■ TASK TO CARRY OUT
Once the images are set aside, print the remaining lines below exactly.

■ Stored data

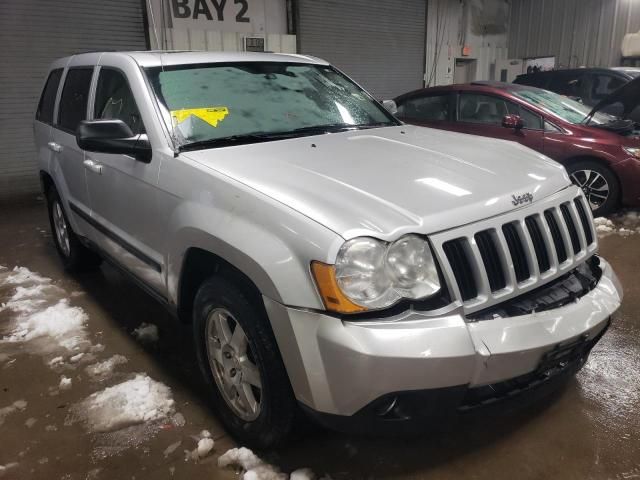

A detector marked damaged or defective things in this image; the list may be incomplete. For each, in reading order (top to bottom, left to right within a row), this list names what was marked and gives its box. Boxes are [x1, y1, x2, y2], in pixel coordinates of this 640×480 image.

crumpled bumper [262, 256, 624, 418]
damaged front bumper [262, 255, 624, 432]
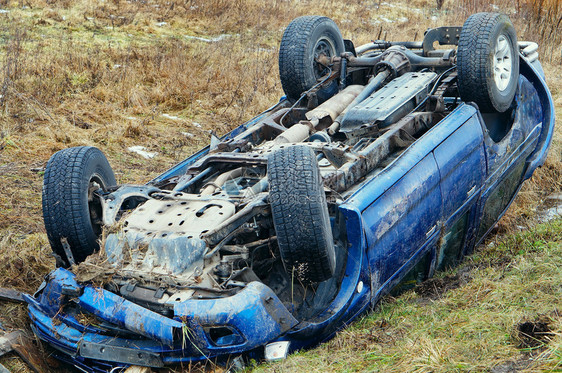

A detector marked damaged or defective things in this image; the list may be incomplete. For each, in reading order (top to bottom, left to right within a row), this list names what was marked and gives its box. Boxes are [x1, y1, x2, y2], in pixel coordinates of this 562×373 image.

damaged bumper [25, 268, 298, 368]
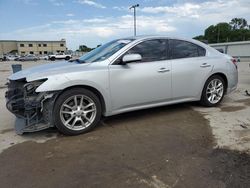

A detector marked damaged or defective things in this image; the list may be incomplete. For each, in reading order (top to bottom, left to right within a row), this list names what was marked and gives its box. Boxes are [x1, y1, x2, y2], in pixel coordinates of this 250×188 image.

crumpled front end [5, 78, 57, 134]
crushed hood [8, 60, 91, 81]
damaged silver car [4, 35, 238, 135]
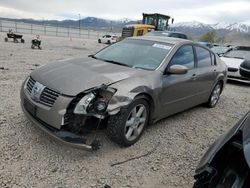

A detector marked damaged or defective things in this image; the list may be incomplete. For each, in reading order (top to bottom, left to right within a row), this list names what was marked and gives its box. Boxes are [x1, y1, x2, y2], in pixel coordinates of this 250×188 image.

broken headlight [73, 86, 116, 115]
damaged nissan maxima [20, 36, 228, 151]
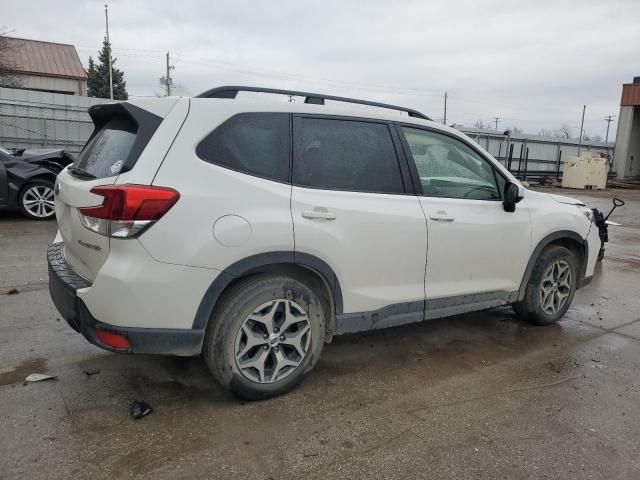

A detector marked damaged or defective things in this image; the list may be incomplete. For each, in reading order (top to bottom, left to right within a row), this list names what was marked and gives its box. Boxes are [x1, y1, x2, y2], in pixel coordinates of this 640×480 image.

cracked pavement [1, 189, 640, 478]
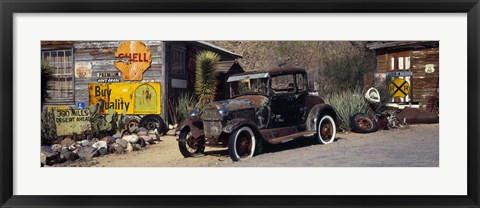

■ TASK OUTPUT
A detector marked damaged or defective things in this image; the list may be incomplete. For each, in reading order (top to bottom, left to right within a row), this list names what was marked and gives its box. Boxes are [x1, y1, x2, y2], in pixel coordinates of this 640×480 image.

crumpled bumper [262, 256, 624, 418]
damaged front bumper [262, 255, 624, 432]

A detector marked damaged or defective things in this image; the list may be incomplete. For each, in reading order (top to bottom, left to right within a row), this list names what was marked and gives its box. Boxes are [x1, y1, x2, y2], in pixel coordinates of this 562×373 image.

damaged bumper [25, 268, 298, 368]

A detector marked damaged or defective things in this image; the list may be incomplete. For each, in reading order (top to bottom, left to right within a row), this list names what was marked and gives its box. Boxes are [x1, y1, x2, y2], in pixel coordinates of this 250×188 image.

crumpled front end [5, 78, 57, 134]
crushed hood [8, 60, 91, 81]
damaged silver car [4, 35, 238, 135]

A detector marked damaged or defective things in this image; the list may be incomplete. For each, in reading order (top to bottom, left to right within a row), this list names what was marked and gives its box. Boxes are [x1, y1, x2, y2], in pixel coordinates of this 250×188 image.

broken headlight [73, 86, 116, 115]
damaged nissan maxima [20, 36, 228, 151]

A detector marked damaged or defective things in this image; the list may be incomplete. For each, in reading order (top to bottom, left to right within a row), this list names what was marked and gives its box. Boxes are [x1, y1, x2, y2], in pixel coordinates of this 640×480 image.

cracked pavement [1, 189, 640, 478]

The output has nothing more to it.